* TASK REQUIREMENTS *
Rewrite the items below with every instance of "sunlit rock face" changed to "sunlit cliff", keeping all other text the same.

* DATASET *
○ ○ ○ ○ ○ ○ ○
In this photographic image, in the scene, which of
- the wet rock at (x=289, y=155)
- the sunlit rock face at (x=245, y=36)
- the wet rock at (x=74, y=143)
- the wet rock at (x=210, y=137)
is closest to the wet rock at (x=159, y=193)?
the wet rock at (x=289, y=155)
○ ○ ○ ○ ○ ○ ○
* SOLUTION *
In this photographic image, in the scene, which of
- the wet rock at (x=289, y=155)
- the sunlit cliff at (x=245, y=36)
- the wet rock at (x=74, y=143)
- the wet rock at (x=210, y=137)
is closest to the wet rock at (x=159, y=193)?
the wet rock at (x=289, y=155)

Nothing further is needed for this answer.